> [How to complete this task]
When a line of the records contains "evaluated", copy it.

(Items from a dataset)
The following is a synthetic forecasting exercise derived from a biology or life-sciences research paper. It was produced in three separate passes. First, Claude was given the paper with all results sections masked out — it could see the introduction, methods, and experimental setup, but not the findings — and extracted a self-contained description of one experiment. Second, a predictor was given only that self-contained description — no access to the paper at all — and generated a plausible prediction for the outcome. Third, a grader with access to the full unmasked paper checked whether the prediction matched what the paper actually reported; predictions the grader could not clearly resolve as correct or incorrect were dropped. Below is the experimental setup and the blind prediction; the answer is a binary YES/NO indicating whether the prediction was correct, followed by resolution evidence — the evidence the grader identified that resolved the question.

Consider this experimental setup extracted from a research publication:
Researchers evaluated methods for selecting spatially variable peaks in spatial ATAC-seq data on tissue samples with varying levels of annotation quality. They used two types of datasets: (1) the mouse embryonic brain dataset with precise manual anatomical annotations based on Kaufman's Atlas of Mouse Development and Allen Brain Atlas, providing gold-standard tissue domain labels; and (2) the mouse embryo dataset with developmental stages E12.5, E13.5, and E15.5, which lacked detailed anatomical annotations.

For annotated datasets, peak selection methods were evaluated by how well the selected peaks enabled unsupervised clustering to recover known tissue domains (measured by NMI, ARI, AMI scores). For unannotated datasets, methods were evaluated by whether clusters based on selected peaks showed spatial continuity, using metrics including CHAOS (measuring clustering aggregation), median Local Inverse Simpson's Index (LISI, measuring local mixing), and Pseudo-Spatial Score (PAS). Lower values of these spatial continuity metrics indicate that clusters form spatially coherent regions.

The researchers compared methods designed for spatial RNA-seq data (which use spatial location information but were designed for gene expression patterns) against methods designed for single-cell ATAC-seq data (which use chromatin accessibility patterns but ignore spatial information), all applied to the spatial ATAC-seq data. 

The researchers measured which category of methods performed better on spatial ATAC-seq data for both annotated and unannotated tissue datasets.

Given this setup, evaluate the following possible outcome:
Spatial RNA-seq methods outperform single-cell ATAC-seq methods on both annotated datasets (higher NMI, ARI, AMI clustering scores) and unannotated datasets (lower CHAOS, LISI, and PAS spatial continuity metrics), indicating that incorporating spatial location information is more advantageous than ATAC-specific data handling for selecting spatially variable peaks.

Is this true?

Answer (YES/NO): YES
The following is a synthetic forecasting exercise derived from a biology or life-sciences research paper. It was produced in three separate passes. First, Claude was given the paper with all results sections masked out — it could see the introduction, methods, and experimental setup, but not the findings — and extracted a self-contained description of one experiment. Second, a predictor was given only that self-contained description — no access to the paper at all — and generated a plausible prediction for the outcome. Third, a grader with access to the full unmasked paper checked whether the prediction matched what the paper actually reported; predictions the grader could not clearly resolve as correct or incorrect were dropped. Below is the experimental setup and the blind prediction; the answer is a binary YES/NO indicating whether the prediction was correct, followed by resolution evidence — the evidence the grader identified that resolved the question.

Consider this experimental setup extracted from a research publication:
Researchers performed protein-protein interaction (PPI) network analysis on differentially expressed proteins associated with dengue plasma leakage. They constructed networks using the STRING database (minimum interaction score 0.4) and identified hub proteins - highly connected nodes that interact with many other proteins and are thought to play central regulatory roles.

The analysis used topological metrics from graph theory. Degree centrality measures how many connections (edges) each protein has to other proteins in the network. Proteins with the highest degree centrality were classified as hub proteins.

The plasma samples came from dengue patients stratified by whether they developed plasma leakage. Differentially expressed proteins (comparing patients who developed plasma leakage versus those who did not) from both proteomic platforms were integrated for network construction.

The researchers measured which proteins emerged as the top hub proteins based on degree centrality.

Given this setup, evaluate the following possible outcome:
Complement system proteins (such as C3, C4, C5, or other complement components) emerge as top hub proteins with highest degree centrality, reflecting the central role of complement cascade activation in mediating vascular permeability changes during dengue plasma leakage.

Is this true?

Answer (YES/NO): NO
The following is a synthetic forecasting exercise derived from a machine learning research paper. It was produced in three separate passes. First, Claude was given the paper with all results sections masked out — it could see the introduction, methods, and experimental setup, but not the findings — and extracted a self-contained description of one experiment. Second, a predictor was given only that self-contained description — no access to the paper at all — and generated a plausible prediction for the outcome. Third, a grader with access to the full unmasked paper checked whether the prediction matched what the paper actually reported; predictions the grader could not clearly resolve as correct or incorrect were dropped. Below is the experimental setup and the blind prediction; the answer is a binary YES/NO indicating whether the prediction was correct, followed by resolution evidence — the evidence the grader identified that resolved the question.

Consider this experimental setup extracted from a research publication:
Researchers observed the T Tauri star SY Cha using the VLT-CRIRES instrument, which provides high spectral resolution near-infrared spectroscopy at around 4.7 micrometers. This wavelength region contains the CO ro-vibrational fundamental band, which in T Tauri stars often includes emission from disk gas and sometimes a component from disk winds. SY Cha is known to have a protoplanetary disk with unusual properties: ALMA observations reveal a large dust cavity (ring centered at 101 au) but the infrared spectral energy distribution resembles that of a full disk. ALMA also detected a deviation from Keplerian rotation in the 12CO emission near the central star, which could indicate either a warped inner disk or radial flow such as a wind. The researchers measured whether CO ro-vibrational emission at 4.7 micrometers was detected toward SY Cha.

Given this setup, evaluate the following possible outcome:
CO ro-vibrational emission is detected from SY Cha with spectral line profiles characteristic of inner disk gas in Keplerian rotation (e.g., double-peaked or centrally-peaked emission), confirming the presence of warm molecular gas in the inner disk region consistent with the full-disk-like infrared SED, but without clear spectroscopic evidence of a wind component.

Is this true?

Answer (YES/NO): NO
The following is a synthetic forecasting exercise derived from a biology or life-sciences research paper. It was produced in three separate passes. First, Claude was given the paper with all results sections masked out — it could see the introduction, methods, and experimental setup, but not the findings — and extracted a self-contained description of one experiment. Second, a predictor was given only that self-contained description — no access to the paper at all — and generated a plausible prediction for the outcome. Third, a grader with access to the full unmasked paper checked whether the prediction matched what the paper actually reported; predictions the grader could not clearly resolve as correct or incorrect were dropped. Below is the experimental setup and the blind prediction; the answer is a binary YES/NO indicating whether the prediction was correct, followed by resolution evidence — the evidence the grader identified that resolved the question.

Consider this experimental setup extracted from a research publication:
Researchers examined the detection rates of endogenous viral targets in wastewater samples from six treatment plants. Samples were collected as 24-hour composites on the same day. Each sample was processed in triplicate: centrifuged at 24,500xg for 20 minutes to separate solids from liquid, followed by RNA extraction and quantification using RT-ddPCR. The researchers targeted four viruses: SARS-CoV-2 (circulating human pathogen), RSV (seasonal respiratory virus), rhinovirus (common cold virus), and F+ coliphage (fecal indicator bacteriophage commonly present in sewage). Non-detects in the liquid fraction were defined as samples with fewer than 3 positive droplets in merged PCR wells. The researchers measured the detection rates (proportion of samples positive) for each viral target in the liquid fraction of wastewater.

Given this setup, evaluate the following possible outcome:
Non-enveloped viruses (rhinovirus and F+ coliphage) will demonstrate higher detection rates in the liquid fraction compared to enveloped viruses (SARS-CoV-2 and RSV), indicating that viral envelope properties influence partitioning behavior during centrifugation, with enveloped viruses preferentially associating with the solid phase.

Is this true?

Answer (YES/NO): NO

> [Solution to this task]
Researchers evaluated methods for selecting spatially variable peaks in spatial ATAC-seq data on tissue samples with varying levels of annotation quality. They used two types of datasets: (1) the mouse embryonic brain dataset with precise manual anatomical annotations based on Kaufman's Atlas of Mouse Development and Allen Brain Atlas, providing gold-standard tissue domain labels; and (2) the mouse embryo dataset with developmental stages E12.5, E13.5, and E15.5, which lacked detailed anatomical annotations.
For annotated datasets, peak selection methods were evaluated by how well the selected peaks enabled unsupervised clustering to recover known tissue domains (measured by NMI, ARI, AMI scores). For unannotated datasets, methods were evaluated by whether clusters based on selected peaks showed spatial continuity, using metrics including CHAOS (measuring clustering aggregation), median Local Inverse Simpson's Index (LISI, measuring local mixing), and Pseudo-Spatial Score (PAS). Lower values of these spatial continuity metrics indicate that clusters form spatially coherent regions.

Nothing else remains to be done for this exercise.